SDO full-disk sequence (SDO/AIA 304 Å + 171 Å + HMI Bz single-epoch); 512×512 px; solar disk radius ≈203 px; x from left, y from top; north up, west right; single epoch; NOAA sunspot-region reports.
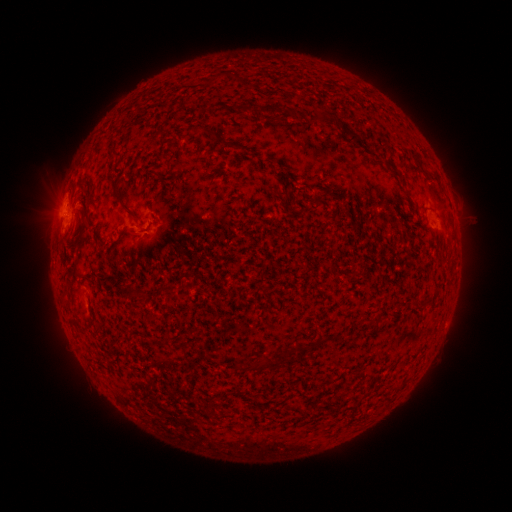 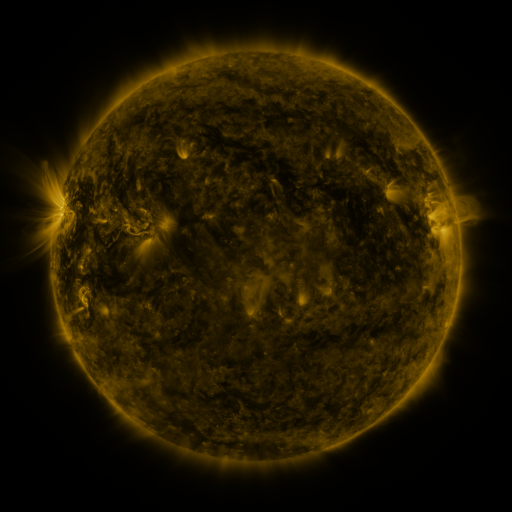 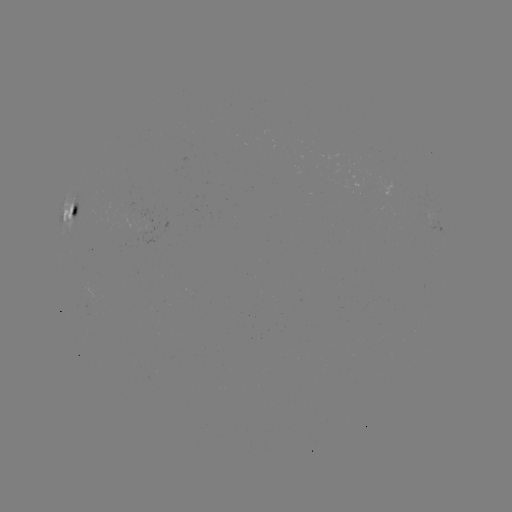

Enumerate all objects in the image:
spotted active region: (72, 212)
spotted active region: (437, 222)
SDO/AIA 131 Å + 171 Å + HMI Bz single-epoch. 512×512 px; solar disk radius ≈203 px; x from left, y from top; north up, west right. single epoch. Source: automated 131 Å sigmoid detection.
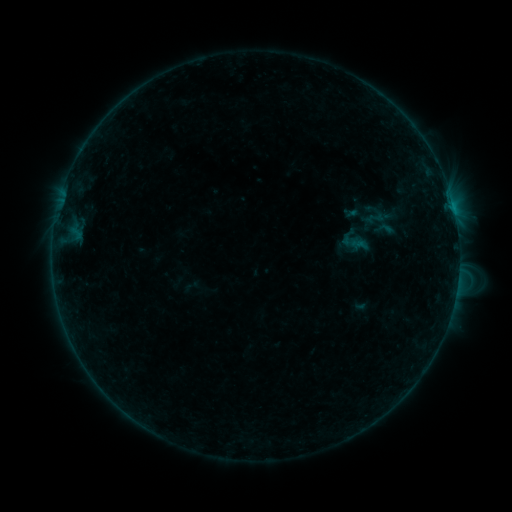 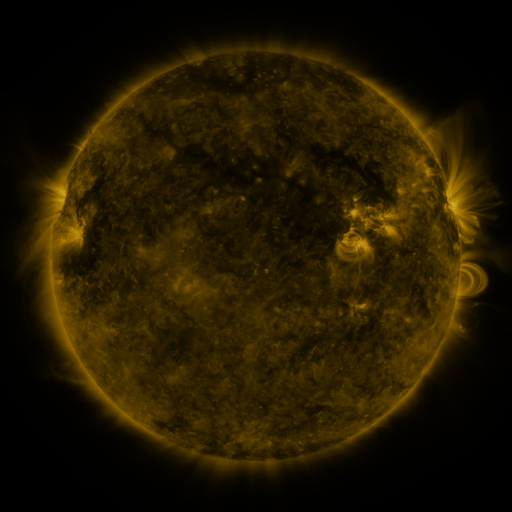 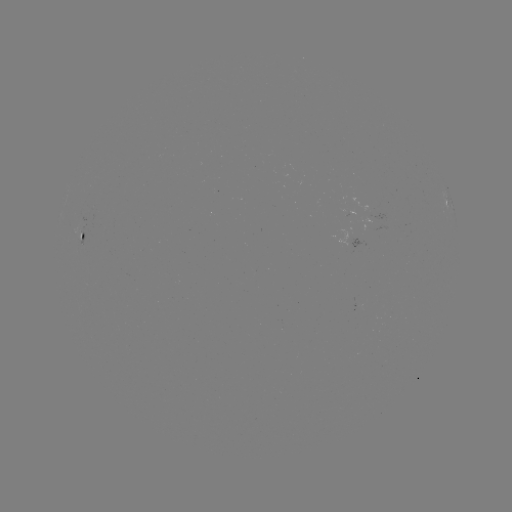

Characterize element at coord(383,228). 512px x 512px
sigmoid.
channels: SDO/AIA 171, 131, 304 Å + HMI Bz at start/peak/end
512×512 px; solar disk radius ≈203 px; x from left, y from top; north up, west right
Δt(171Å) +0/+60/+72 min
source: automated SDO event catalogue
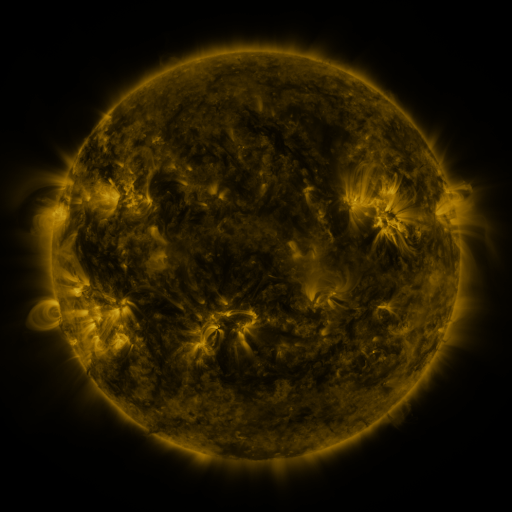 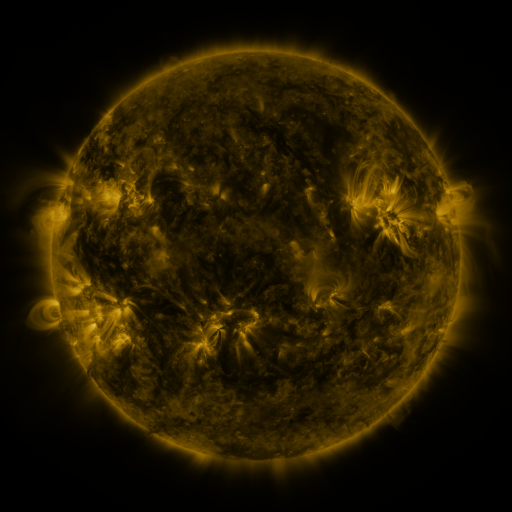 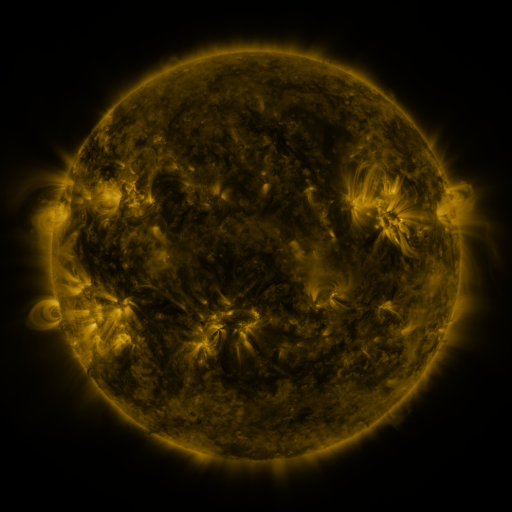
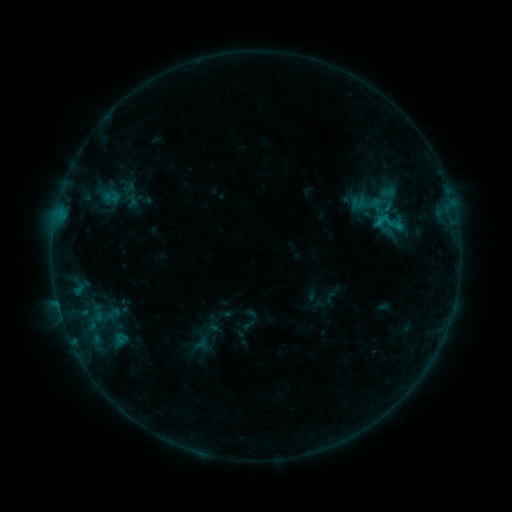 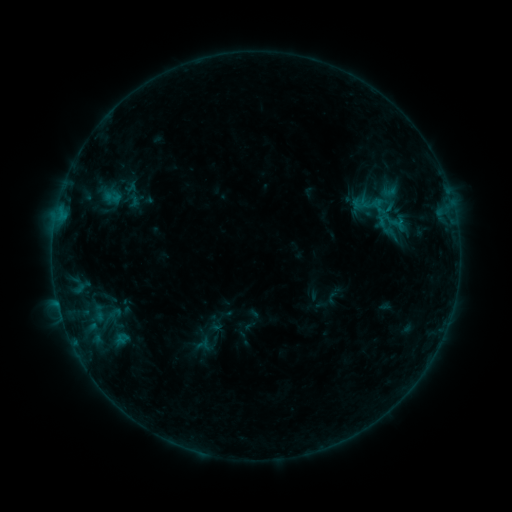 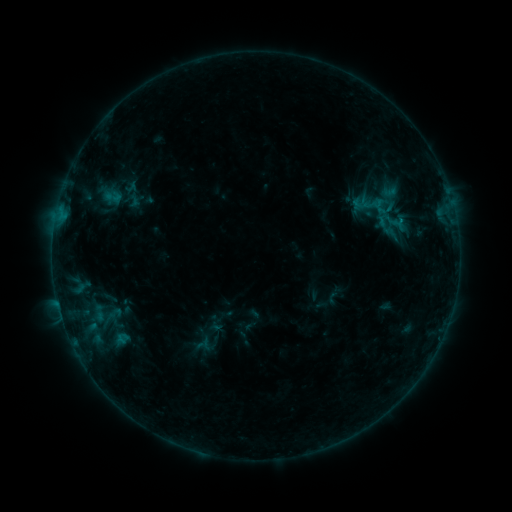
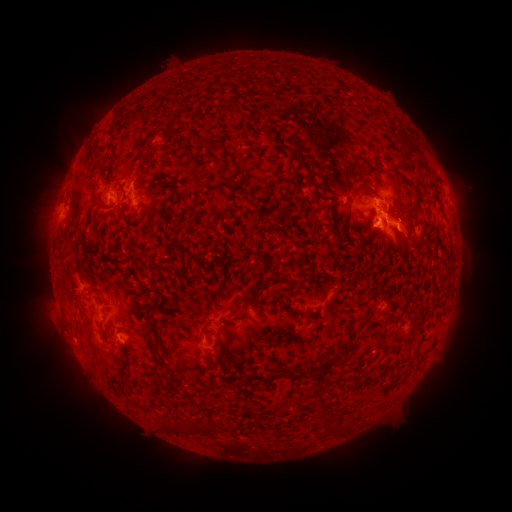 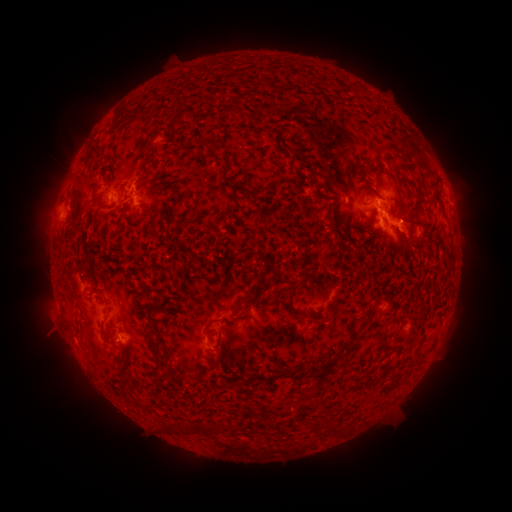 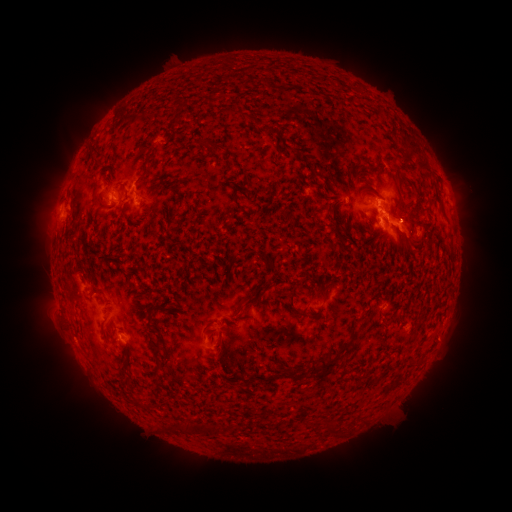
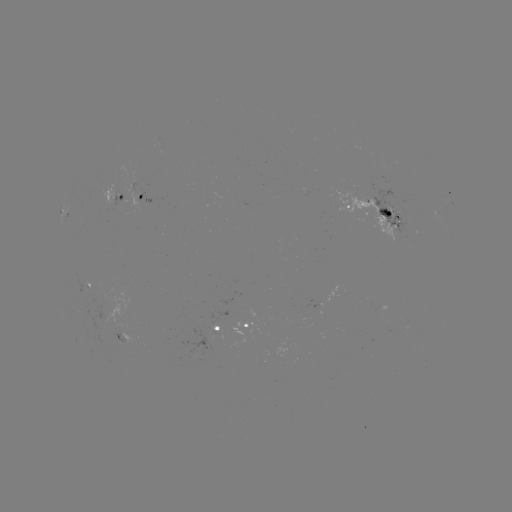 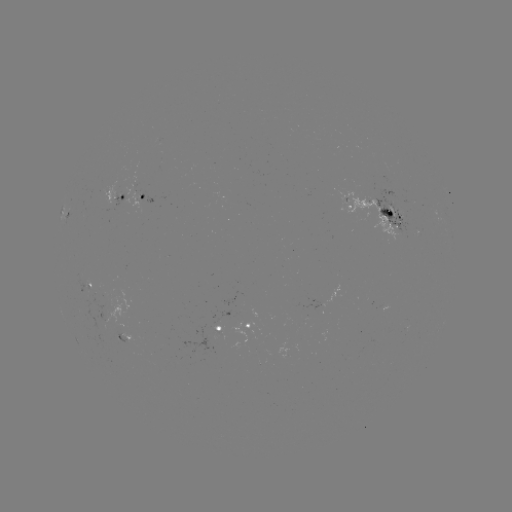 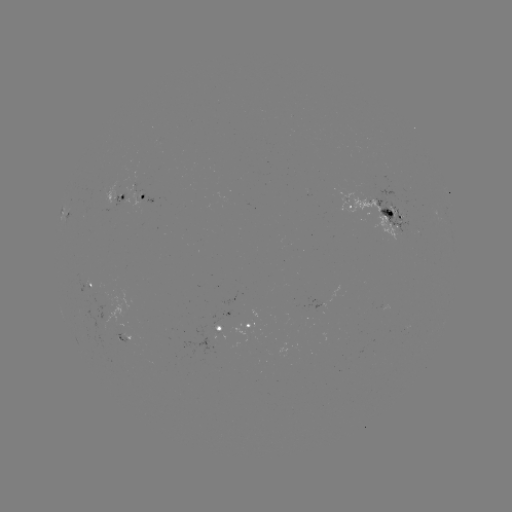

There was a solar emerging-flux region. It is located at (320, 304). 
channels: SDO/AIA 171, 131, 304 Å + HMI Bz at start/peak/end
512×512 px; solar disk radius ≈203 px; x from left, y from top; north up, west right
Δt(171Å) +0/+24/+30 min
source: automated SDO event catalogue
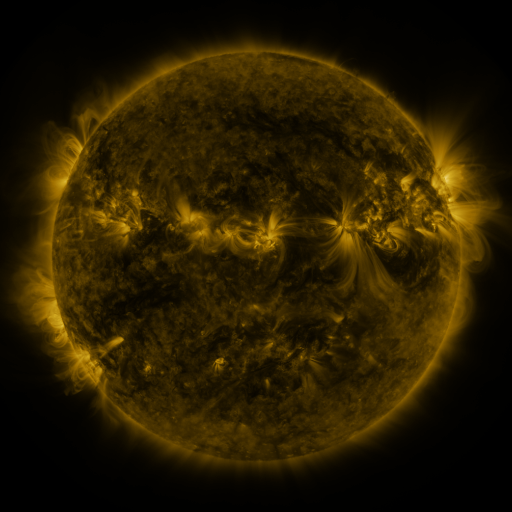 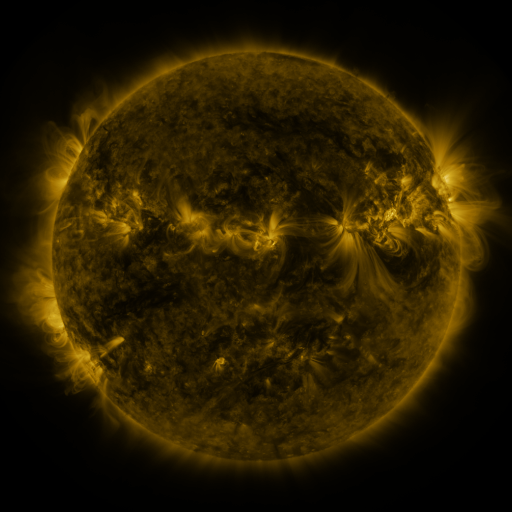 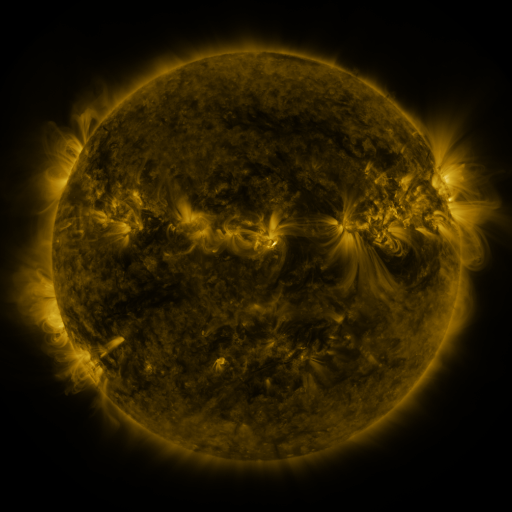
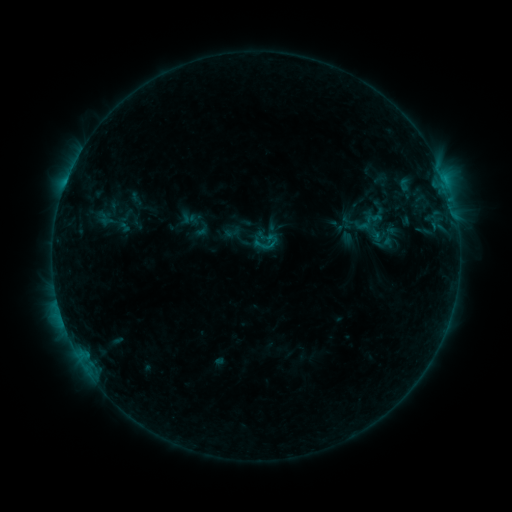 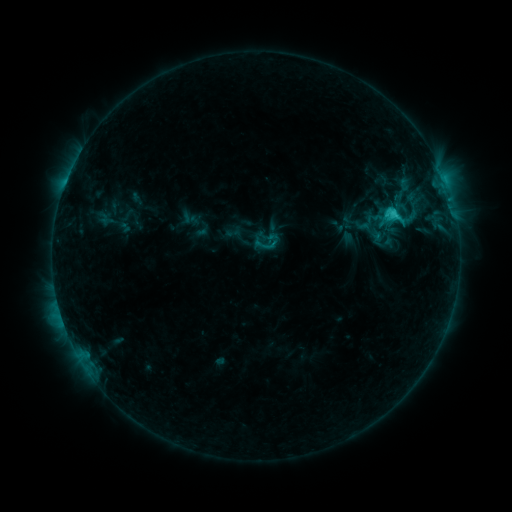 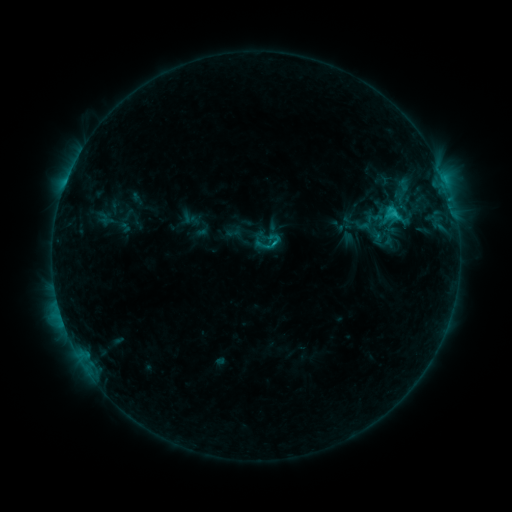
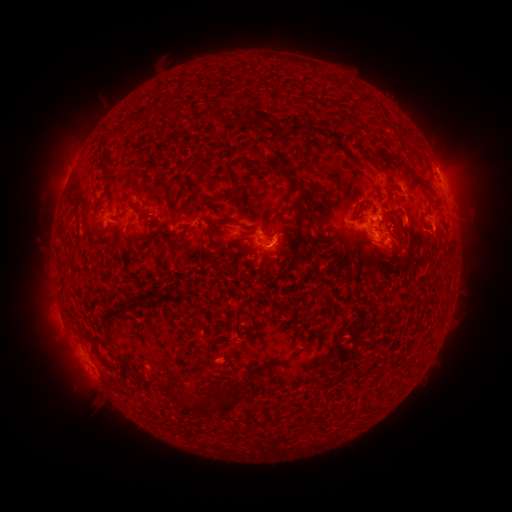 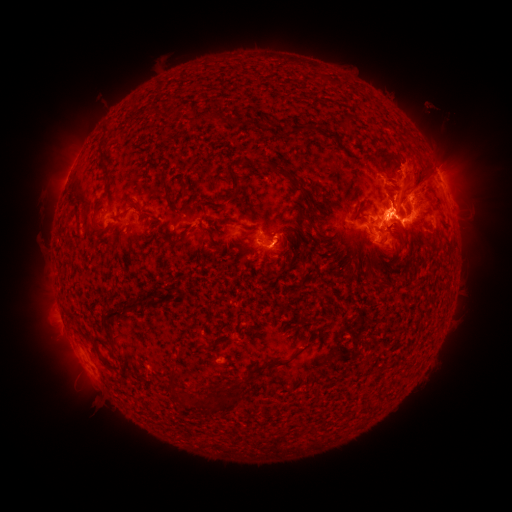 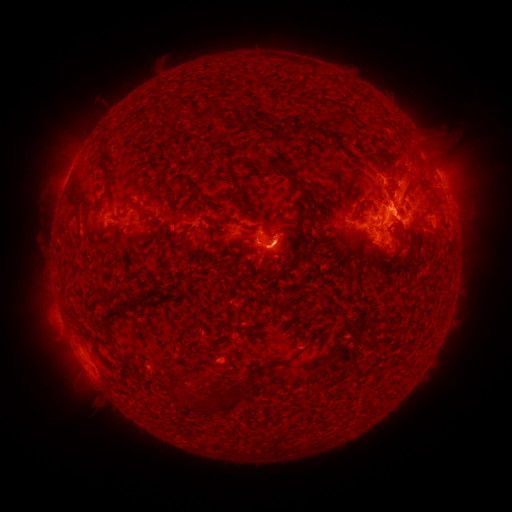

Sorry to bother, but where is C2.8 flare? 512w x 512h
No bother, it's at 394,216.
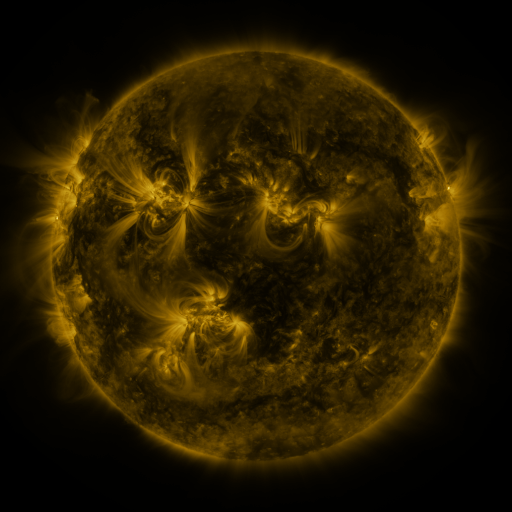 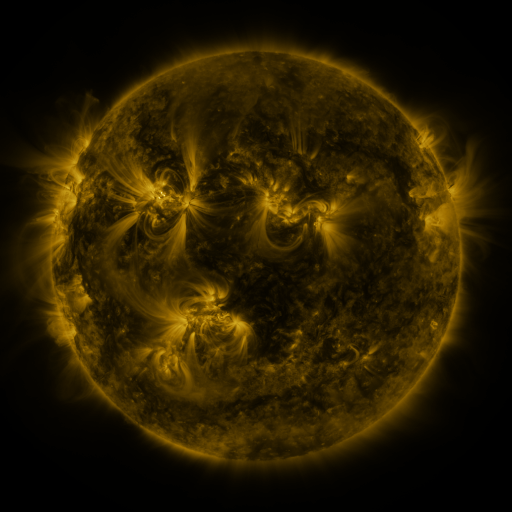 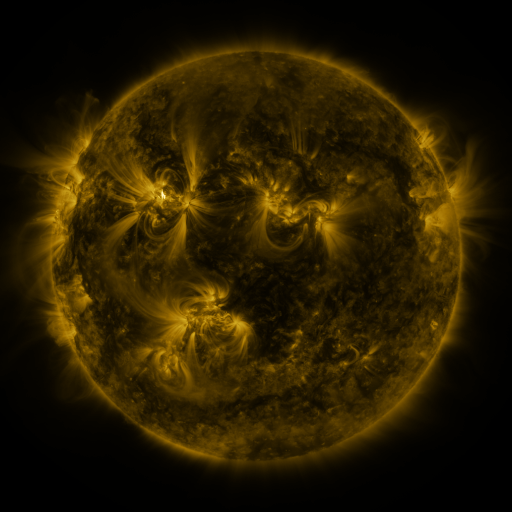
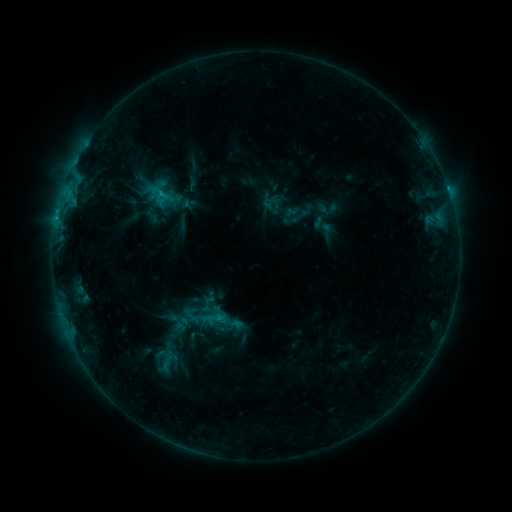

+++

Above are the records; transcribe them exactly without the pictures.

SDO full-disk sequence (SDO/AIA 304 Å + 171 Å + HMI Bz single-epoch); 512×512 px; solar disk radius ≈203 px; x from left, y from top; north up, west right; single epoch; NOAA sunspot-region reports.

Enumerate all objects in the image:
spotted active region: (72, 212)
spotted active region: (437, 222)
SDO/AIA 131 Å + 171 Å + HMI Bz single-epoch. 512×512 px; solar disk radius ≈203 px; x from left, y from top; north up, west right. single epoch. Source: automated 131 Å sigmoid detection.

Characterize element at coord(383,228). 512px x 512px
sigmoid.
channels: SDO/AIA 171, 131, 304 Å + HMI Bz at start/peak/end
512×512 px; solar disk radius ≈203 px; x from left, y from top; north up, west right
Δt(171Å) +0/+60/+72 min
source: automated SDO event catalogue

There was a solar emerging-flux region. It is located at (320, 304). 
channels: SDO/AIA 171, 131, 304 Å + HMI Bz at start/peak/end
512×512 px; solar disk radius ≈203 px; x from left, y from top; north up, west right
Δt(171Å) +0/+24/+30 min
source: automated SDO event catalogue

Sorry to bother, but where is C2.8 flare? 512w x 512h
No bother, it's at 394,216.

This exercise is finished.